Sex & Life
Sex & Life July 19, 2017
If he smiles at his phone, it is not the end of the world.
If you’ve ever perused a women’s magazine – or any dating/romance blog – you’ll know they prey upon the fear of helpless girlfriends.
Does “7 Subtle Ways to Tell if He’s Cheating” sound familiar? How about, “If He Does This at Dinner, That’s One of the Huge Red Flags in a Relationship”?
If you are beginning to have deja vu, it’s because these articles are pervasive. They’re everywhere. And to make it worse, your man may be totally faultless (well, nobody’s perfect, but you get the picture).
So rather than scanning another list of abusive tendencies, let’s talk about how constantly searching for red flags in a relationship could do more harm than good.
He smiles when he got a text… does that mean a girl is texting him???
Probably not. He probably saw a video of a baby panda falling into a pile of bamboo. Or maybe his guy friend sent him an inside joke. There are literally endless possibilities. Cheating is one of the five billion possible causes for a phone smile.
Let’s say he asks to use your phone to look up directions. He unlocks your phone, and the first things he sees is “Think He’s Cheating? Here are 5 Reasons Why You Doubt His Loyalty.” Not only will he be hurt that his loyalty has gone unnoticed, but he will doubt your honesty.
Trust is a two-way street. If he’s being faithful to you, there’s no reason you should go looking for red flags in a relationship that is going perfectly well.

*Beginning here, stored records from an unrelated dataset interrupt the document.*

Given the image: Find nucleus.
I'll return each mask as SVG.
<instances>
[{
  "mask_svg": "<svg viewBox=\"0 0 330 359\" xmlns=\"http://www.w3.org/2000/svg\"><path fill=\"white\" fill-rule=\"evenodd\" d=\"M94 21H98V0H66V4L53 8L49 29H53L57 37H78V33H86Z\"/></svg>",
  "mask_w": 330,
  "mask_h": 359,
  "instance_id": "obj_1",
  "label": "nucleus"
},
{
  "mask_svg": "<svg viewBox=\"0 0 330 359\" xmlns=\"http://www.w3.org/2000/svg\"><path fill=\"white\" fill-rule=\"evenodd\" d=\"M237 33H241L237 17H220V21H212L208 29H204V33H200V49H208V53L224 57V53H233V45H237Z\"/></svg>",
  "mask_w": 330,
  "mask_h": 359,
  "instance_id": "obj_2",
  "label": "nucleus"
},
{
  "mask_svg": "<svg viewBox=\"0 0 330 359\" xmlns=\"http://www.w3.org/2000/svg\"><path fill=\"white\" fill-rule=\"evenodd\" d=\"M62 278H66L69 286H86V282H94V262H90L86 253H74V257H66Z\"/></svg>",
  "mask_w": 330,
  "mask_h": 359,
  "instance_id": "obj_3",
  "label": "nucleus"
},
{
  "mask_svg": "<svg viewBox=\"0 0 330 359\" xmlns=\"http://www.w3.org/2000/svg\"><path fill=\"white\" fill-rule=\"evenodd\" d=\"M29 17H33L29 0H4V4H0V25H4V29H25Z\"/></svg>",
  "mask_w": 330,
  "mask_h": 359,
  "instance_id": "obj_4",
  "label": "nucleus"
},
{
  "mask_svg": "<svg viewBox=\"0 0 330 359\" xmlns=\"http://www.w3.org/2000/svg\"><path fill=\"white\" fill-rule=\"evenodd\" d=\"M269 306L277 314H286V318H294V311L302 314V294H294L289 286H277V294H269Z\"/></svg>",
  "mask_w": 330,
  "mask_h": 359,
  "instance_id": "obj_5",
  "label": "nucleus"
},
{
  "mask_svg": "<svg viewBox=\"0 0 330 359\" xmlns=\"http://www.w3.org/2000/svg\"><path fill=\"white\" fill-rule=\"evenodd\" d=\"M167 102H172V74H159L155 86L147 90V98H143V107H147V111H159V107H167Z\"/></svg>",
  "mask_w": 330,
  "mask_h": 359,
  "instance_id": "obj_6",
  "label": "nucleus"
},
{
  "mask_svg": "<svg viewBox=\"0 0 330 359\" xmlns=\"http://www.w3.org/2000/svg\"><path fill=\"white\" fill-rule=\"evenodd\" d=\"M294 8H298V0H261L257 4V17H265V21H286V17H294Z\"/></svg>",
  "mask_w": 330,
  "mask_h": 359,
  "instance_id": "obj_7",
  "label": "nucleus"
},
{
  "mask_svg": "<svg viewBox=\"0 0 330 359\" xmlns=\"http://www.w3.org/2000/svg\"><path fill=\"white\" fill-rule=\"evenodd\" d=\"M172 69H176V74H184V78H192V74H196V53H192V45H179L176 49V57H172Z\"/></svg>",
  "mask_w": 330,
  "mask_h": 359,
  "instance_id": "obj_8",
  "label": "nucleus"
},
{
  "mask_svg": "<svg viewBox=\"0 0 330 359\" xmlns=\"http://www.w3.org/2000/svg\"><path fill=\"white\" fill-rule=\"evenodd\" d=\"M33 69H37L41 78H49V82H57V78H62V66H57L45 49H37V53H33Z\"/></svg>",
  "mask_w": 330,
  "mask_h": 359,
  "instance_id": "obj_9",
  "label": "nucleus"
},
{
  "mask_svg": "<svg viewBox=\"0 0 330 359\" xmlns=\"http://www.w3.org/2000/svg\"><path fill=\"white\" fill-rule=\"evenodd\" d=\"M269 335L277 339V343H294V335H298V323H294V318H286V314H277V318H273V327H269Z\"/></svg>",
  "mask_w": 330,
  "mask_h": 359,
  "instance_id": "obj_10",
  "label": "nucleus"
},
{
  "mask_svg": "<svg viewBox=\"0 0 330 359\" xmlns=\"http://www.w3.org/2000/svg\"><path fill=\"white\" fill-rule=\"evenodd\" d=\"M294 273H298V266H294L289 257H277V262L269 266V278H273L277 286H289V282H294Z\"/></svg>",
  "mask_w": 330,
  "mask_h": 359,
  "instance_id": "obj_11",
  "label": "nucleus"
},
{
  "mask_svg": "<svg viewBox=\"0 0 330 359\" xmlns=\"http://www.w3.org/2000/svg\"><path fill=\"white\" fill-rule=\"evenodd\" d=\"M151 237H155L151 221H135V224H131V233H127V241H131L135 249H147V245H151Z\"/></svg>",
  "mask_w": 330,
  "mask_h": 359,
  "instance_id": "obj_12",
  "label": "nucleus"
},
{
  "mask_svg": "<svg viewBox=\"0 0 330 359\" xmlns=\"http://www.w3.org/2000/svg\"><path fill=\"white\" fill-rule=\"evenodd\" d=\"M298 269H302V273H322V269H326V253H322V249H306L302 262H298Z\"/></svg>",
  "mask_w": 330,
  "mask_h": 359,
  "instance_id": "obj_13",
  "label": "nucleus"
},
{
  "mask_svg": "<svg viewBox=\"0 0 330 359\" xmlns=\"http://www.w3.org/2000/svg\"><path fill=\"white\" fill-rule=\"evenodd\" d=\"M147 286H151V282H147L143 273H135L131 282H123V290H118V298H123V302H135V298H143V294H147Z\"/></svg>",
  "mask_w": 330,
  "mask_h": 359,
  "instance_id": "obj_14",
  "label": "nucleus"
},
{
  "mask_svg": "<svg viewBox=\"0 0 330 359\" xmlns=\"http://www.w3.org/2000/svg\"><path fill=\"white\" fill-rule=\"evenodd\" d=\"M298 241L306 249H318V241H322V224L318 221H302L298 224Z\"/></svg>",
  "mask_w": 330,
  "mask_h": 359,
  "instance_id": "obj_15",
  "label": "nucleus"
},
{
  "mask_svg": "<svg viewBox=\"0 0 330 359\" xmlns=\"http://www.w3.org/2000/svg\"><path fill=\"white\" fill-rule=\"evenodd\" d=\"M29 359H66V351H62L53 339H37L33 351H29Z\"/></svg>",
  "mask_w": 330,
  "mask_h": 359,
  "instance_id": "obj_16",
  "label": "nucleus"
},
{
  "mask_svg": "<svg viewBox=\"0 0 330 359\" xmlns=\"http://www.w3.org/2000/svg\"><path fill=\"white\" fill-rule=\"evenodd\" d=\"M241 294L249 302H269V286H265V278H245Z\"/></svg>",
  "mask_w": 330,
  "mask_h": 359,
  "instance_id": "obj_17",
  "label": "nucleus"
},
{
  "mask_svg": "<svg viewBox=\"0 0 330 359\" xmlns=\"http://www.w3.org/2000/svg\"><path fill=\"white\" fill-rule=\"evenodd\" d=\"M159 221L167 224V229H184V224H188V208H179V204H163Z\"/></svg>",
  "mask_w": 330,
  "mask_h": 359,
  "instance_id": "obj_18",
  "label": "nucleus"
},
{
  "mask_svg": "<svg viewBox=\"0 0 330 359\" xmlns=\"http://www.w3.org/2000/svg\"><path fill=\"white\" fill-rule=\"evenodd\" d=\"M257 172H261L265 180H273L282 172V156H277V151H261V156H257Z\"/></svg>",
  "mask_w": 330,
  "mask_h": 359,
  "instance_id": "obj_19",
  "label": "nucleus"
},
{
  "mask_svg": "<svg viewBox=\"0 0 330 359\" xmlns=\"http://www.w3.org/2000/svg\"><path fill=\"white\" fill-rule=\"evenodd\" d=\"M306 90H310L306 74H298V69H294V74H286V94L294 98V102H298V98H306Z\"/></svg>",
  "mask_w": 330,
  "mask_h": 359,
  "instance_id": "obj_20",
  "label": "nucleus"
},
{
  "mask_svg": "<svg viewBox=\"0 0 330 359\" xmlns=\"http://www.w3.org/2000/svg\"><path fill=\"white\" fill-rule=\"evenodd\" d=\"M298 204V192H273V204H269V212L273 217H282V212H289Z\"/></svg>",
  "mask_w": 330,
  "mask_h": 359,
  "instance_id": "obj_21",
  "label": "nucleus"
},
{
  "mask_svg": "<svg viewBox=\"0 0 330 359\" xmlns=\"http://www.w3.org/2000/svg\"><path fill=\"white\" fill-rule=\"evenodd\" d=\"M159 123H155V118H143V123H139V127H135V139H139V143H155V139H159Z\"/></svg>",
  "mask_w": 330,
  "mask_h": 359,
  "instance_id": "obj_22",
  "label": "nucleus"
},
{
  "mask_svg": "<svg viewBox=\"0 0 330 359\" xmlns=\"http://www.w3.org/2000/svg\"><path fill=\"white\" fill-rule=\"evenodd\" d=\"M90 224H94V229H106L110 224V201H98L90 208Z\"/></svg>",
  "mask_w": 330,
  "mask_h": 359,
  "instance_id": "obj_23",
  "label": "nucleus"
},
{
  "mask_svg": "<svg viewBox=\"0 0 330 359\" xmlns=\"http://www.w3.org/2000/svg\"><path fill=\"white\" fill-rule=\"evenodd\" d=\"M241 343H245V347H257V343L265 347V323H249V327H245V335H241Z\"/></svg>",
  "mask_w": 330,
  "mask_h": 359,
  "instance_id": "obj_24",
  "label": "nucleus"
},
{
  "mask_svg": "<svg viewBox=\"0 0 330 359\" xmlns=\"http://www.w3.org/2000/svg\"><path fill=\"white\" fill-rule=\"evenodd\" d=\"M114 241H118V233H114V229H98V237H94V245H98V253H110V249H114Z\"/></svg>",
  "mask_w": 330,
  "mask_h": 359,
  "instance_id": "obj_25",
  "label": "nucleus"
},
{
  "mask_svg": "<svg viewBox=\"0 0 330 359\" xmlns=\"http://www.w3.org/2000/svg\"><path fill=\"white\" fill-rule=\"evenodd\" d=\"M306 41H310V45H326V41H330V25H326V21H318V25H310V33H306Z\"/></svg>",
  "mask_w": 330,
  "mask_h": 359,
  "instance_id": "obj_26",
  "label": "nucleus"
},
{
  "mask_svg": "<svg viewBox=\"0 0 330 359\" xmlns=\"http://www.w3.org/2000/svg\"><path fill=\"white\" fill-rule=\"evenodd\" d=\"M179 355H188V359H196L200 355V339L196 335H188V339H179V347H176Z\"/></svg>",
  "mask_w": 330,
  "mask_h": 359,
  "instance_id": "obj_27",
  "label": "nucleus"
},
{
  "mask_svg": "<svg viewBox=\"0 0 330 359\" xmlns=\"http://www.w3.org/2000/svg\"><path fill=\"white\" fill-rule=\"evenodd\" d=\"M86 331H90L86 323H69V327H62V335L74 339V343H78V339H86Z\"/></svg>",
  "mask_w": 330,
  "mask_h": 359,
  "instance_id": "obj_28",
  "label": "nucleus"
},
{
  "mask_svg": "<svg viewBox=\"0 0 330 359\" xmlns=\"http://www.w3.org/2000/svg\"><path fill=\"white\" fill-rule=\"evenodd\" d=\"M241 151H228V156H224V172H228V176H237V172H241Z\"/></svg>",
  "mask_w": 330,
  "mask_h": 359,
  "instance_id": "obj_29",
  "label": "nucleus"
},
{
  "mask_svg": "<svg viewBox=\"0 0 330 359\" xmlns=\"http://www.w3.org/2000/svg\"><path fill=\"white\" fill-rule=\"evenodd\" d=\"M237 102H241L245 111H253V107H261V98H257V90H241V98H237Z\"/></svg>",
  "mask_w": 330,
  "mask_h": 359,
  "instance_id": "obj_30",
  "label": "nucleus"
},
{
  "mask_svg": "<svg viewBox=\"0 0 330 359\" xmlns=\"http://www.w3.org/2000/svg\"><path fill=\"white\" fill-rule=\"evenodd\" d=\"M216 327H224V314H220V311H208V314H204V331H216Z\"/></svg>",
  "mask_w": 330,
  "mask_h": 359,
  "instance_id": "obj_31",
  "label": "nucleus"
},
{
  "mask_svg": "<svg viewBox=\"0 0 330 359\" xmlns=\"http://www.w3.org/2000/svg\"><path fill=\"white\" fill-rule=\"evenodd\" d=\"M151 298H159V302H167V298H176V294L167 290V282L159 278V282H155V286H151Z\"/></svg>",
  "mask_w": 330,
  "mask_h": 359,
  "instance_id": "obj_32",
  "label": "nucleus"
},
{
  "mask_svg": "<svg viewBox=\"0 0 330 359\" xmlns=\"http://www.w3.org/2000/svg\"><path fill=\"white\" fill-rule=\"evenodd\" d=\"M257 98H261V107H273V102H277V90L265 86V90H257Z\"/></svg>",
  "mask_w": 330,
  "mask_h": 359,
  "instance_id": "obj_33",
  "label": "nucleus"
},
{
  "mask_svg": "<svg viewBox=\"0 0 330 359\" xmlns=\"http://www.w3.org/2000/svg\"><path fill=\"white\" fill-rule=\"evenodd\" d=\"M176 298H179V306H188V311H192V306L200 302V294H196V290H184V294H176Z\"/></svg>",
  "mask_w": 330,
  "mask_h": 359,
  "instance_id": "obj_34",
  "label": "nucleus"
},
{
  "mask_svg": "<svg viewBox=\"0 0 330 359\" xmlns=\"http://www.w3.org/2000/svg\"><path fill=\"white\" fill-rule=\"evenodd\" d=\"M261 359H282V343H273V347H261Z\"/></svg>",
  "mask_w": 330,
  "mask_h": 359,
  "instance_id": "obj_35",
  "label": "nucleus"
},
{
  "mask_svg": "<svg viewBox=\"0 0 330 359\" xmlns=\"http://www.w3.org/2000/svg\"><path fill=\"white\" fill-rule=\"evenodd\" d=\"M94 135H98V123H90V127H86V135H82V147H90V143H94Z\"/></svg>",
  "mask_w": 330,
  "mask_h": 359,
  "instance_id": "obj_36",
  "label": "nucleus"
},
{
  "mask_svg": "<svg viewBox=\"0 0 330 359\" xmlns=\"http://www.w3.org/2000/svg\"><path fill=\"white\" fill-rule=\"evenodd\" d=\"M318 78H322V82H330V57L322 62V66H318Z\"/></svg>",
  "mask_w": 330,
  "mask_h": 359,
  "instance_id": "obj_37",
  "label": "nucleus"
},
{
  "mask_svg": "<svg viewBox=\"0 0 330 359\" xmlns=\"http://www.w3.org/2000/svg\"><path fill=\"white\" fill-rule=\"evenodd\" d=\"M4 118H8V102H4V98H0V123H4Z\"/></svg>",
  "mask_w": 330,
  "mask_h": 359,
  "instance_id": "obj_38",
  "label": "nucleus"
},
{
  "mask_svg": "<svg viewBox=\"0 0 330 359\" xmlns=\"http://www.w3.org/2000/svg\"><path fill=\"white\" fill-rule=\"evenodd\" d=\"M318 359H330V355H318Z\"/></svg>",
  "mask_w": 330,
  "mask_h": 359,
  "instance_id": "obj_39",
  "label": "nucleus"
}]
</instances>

Imagine your good ole’ generic boyfriend doing nice things for you… let’s call him Bob. Bob planned an entire romantic dinner for the two of you, lit with candles and everything (yeah, full-on “Parent Trap” style). You come in from work, and he is standing in a nice button-up with some acoustic Italian music playing on Pandora. Well, it was, until you screamed:
“What is this? Why are you being nice?? Who is it?? Shelly?? Really, a secretary?? Really??”
Okay, maybe that’s an exaggeration. However, a reaction like this totally detracts from all the effort he put into this gesture. When you respond with suspicion instead of gratitude, it sends this message to him:
“Oh. She thinks that I wouldn’t do anything nice for her unless I did something bad first.”
eHarmony.com even mentioned the dangers of over-paranoia in relationships. “We’re not suggesting that every time a man does something nice it’s a sign he’s cheating on you”. Flowers are nice things, not the death knell to your romantic happiness.
When you start looking for any little thing that could be wrong with your partner, you develop similar qualities to legitimately paranoid people. “The paranoid personality is stubborn,” Joe Navarro, M.A. told Psychology Today. “There is no pill you can take for it, and those who live with someone who is paranoid pay a price — usually a high emotional price called happiness.”
Now Navarro is explaining a legitimate character disorder, but this is an example of paranoia in its worst form. Looking for red flags in a relationship that was originally trustworthy.
Although we are encouraging trust, we cannot deny the prevalence of infidelity in both our media and our culture. You don’t want to be overbearing and paranoid, but you also don’t want to be dumb if your partner’s behavior has obviously changed.
Now this is a lot easier said than done, but it’s a much more adult decision than poking around his closet for clues of an affair. If you have been cheated on before, he should be more understanding of your suspicion.
So in general, just be smart. A nice guy won’t give you a reason to search for red flags. So be together and have fun — and spend more time on the green flags, if you can.